**Dataset excerpts**:
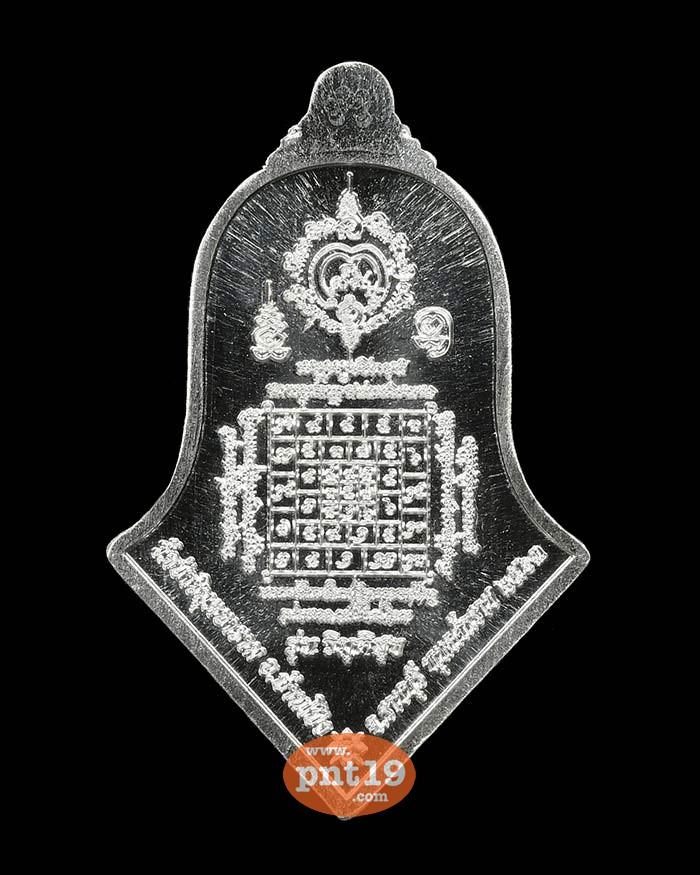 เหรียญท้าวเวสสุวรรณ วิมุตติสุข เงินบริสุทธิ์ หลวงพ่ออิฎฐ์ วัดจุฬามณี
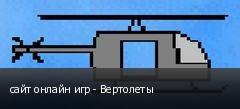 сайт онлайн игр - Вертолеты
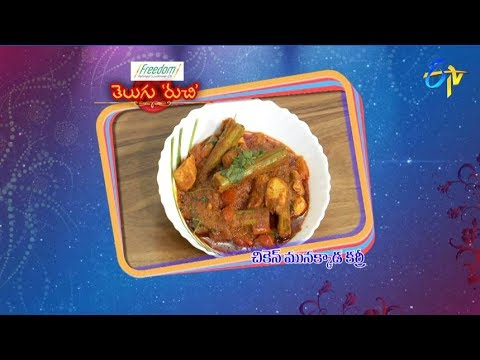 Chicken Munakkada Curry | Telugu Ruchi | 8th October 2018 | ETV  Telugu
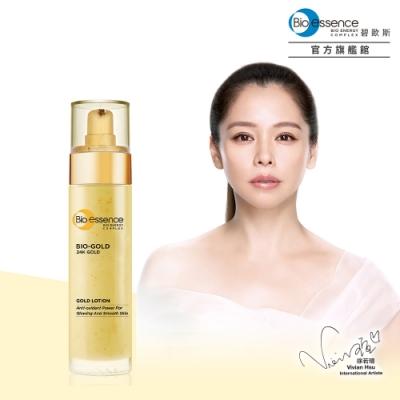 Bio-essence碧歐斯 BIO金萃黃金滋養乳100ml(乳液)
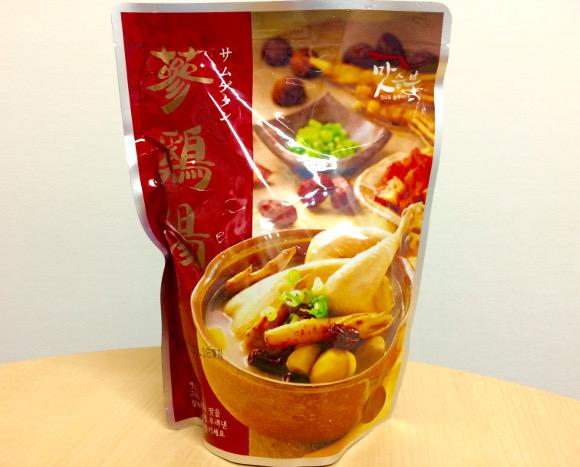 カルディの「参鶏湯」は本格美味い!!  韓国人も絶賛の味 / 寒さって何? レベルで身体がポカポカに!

---

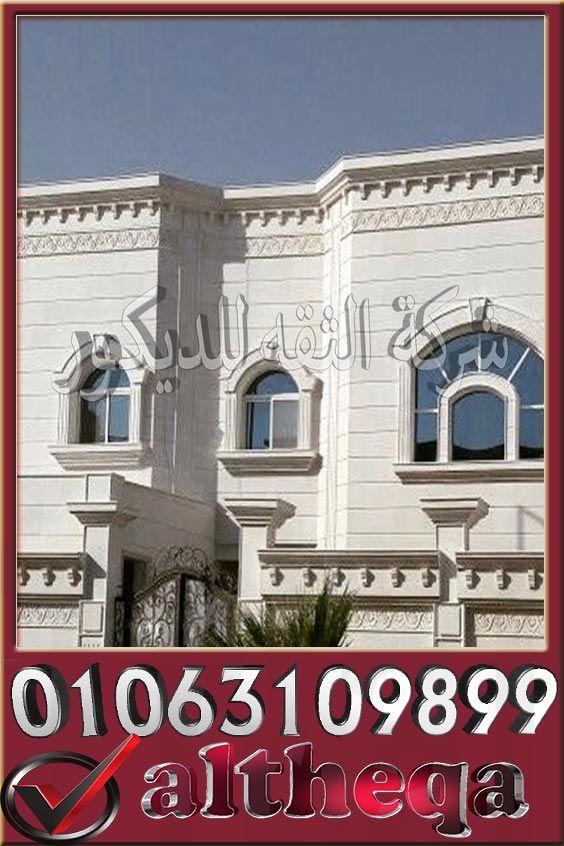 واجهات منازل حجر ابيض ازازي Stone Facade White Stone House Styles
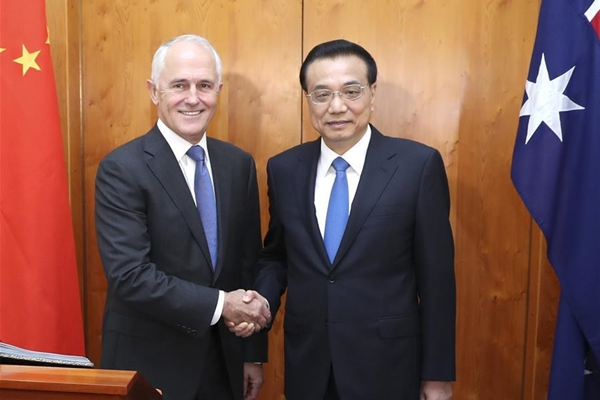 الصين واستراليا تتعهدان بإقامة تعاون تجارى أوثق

**Problem requirements**: Give the lines above again exactly, from the one containing "เหรียญท้าวเวสสุวรรณ วิมุตติสุข เงินบริสุทธิ์" to the one containing "韓国人も絶賛の味 / 寒さって何? レベルで身体がポカポカに!", both included, but leave out the pictures.

**Solution to this task**:
 เหรียญท้าวเวสสุวรรณ วิมุตติสุข เงินบริสุทธิ์ หลวงพ่ออิฎฐ์ วัดจุฬามณี
 сайт онлайн игр - Вертолеты
 Chicken Munakkada Curry | Telugu Ruchi | 8th October 2018 | ETV  Telugu
 Bio-essence碧歐斯 BIO金萃黃金滋養乳100ml(乳液)
 カルディの「参鶏湯」は本格美味い!!  韓国人も絶賛の味 / 寒さって何? レベルで身体がポカポカに!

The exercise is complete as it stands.